There’s a lot of tongue-in-cheek irony. Talk about that.

Wolber: There is a lot of humor that you would expect, but it’s also about their lack of awareness, their lack of understanding. Even the doctor, who is treated as the expert, with the women coming to him for diagnosis and treatment, even he doesn’t have an understanding of what exactly is going on.

Regan: Women have been diagnosed with hysteria forever. We’re so complex that oftentimes it’s easier to quantify us somehow. We are mysterious creatures—we all are very mysterious—but I think because women may be a little unruly and scary and powerful, it’s easier to put us in a little box. And of course the women knew, for the most part, intuitively at least, what was going on, and that they needed to wake up.
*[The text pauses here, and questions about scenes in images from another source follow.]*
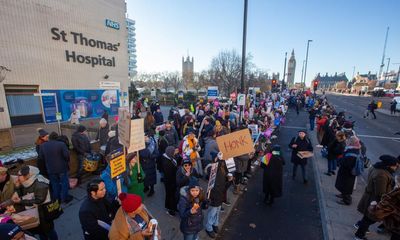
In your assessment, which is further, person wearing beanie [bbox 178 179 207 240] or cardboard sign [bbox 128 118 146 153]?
cardboard sign [bbox 128 118 146 153]

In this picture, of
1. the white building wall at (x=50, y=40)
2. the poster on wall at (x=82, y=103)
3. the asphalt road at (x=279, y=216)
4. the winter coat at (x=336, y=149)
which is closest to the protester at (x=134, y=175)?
the asphalt road at (x=279, y=216)

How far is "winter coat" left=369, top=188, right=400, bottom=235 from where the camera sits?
2.96 metres

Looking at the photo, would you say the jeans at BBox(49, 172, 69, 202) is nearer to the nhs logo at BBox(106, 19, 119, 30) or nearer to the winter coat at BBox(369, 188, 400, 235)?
the winter coat at BBox(369, 188, 400, 235)

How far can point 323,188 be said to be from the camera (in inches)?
247

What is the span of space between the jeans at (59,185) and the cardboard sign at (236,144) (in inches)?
165

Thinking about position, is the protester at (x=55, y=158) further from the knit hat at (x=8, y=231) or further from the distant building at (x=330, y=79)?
the distant building at (x=330, y=79)

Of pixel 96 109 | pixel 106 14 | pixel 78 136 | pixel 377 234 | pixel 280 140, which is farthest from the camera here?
pixel 106 14

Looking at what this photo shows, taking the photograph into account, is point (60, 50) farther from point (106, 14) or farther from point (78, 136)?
point (78, 136)

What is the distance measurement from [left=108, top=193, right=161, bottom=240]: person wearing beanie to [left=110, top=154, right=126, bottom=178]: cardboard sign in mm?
618

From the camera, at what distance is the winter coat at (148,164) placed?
5.14 meters

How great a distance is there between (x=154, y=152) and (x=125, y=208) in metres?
3.18

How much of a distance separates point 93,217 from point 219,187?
8.11 ft

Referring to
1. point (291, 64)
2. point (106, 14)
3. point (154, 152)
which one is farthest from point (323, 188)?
point (291, 64)

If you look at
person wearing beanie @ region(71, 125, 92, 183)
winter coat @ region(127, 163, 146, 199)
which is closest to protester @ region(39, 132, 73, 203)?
person wearing beanie @ region(71, 125, 92, 183)
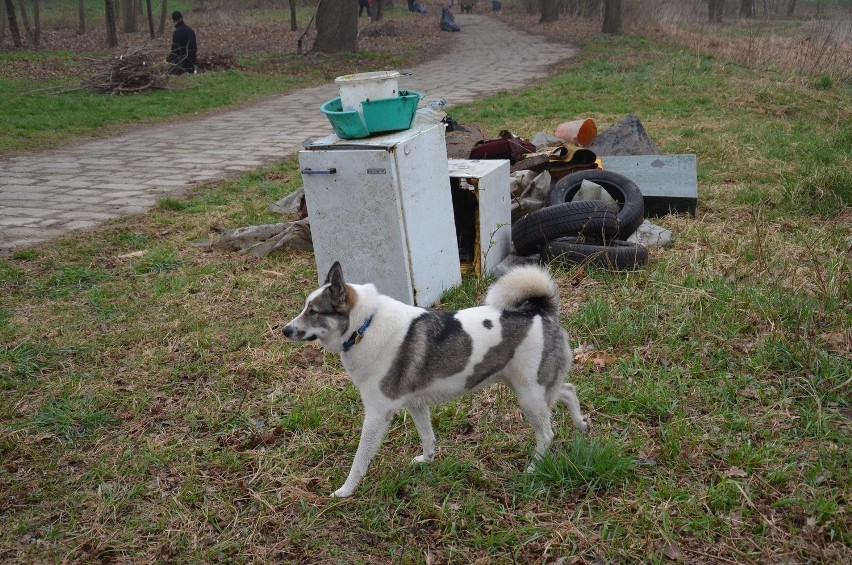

I think the play is about becoming alive, living in the moment. I think we kind of sometimes kind of numb ourselves with various distractions, whether imposed on us, or whether by choice, we numb ourselves instead of looking each other in the eye and becoming alive in that moment. And the man in the play, Dr. Givings, also has an awakening—a spiritual and sexual awakening. It’s great that it’s not just about women; although that’s the way we go in. I think the journey is for men as well as for women.

How does the journey incorporate equality and understanding?

Wolber: It’s his awakening and coming to understand which I think also makes for this wonderfully rich and beautiful moment in the culmination of the play. Both men and women will come out of this play with perhaps a little more understanding of each other.